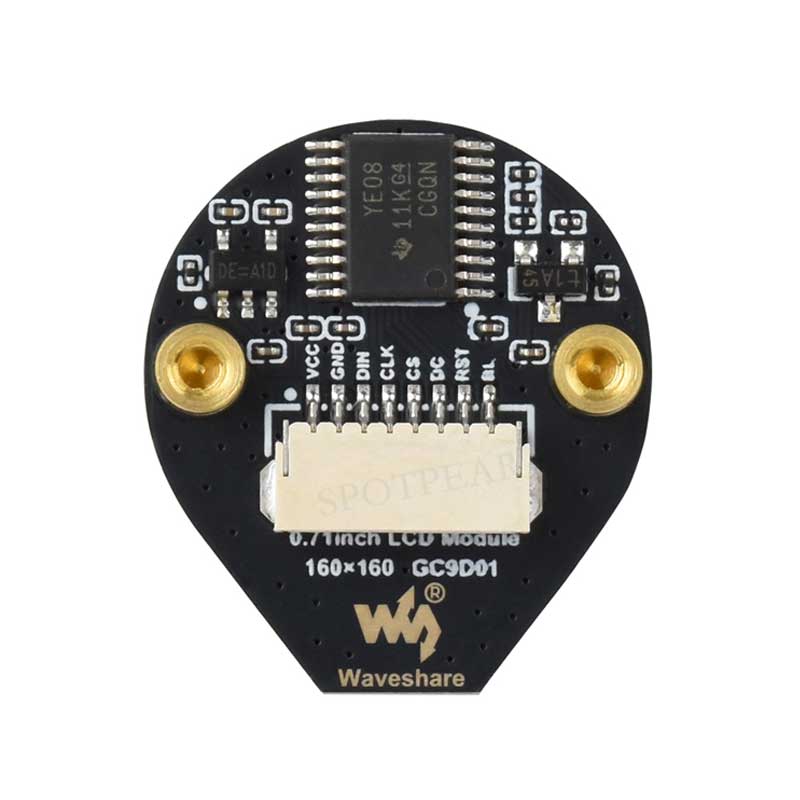 Waveshare 0,71 Zoll Double Eye – Raspberry Pi Kit Bewertung und Preis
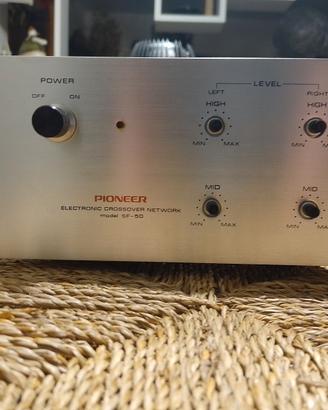 crossover elettronico Pioneer sf50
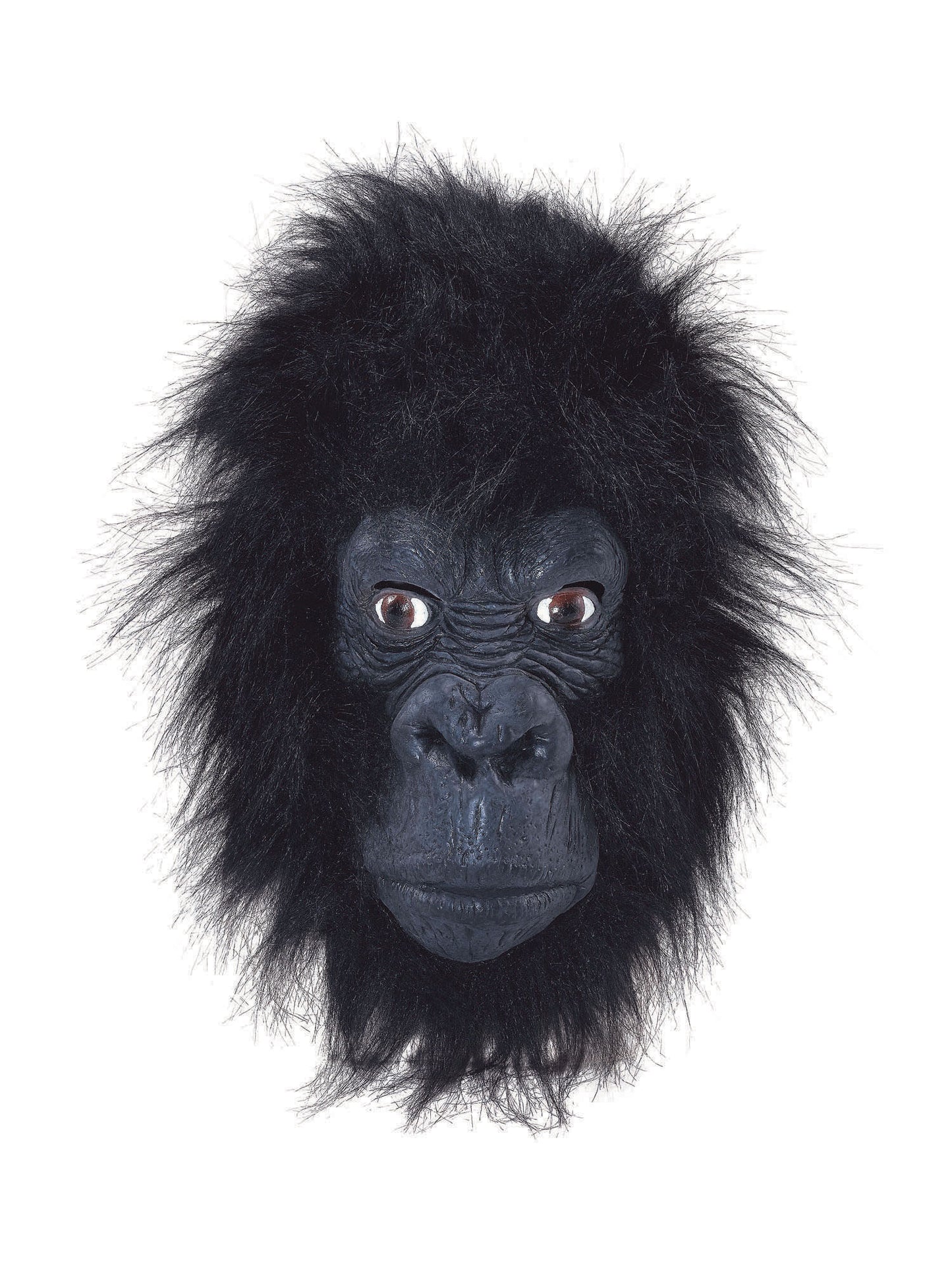 Gorilla Mask (closed mouth)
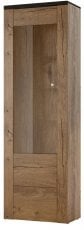 Vitrina Larona - lefkasov hrast/touchwood - 24L6DZ05
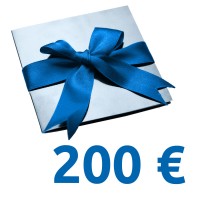 Geschenk-Gutschein im Wert von 200 EUR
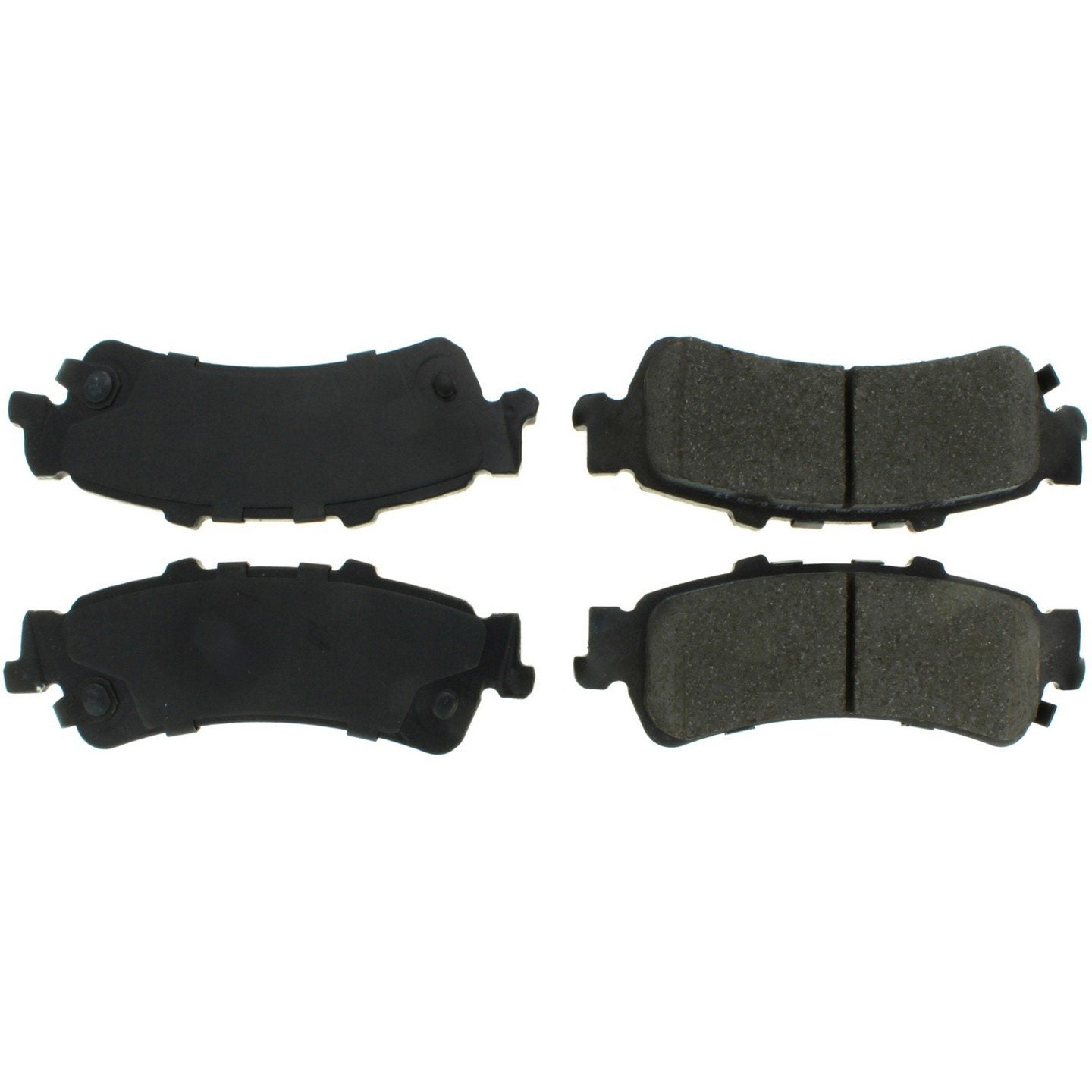 Stoptech Centric Posi-Quiet Ceramic Brake Pads w/Hardware - Rear 105.07921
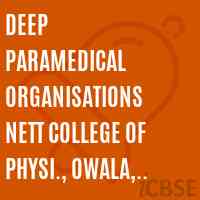 Deep Paramedical Organisations Nett College of Physi., Owala, P.O. Kasarvadavli, Thane Logo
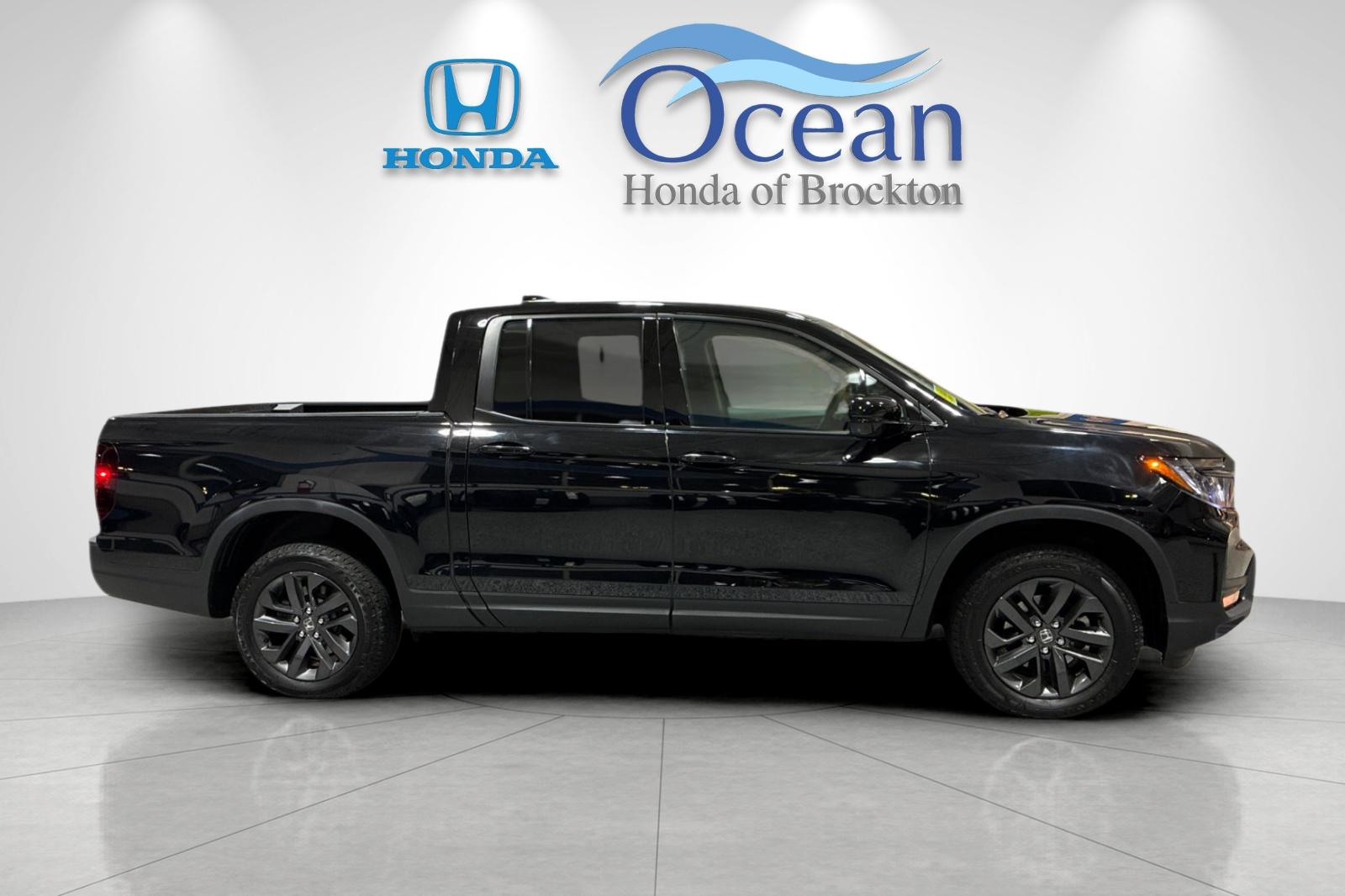 Used 2025 Crystal Black Honda Sport image 2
★ ★ ★
An exact copy of the material above is required, free of any pictures.

* [WRITTEN ANSWER]:
 Waveshare 0,71 Zoll Double Eye – Raspberry Pi Kit Bewertung und Preis
 crossover elettronico Pioneer sf50
 Gorilla Mask (closed mouth)
 Vitrina Larona - lefkasov hrast/touchwood - 24L6DZ05
 Geschenk-Gutschein im Wert von 200 EUR
 Stoptech Centric Posi-Quiet Ceramic Brake Pads w/Hardware - Rear 105.07921
 Deep Paramedical Organisations Nett College of Physi., Owala, P.O. Kasarvadavli, Thane Logo
 Used 2025 Crystal Black Honda Sport image 2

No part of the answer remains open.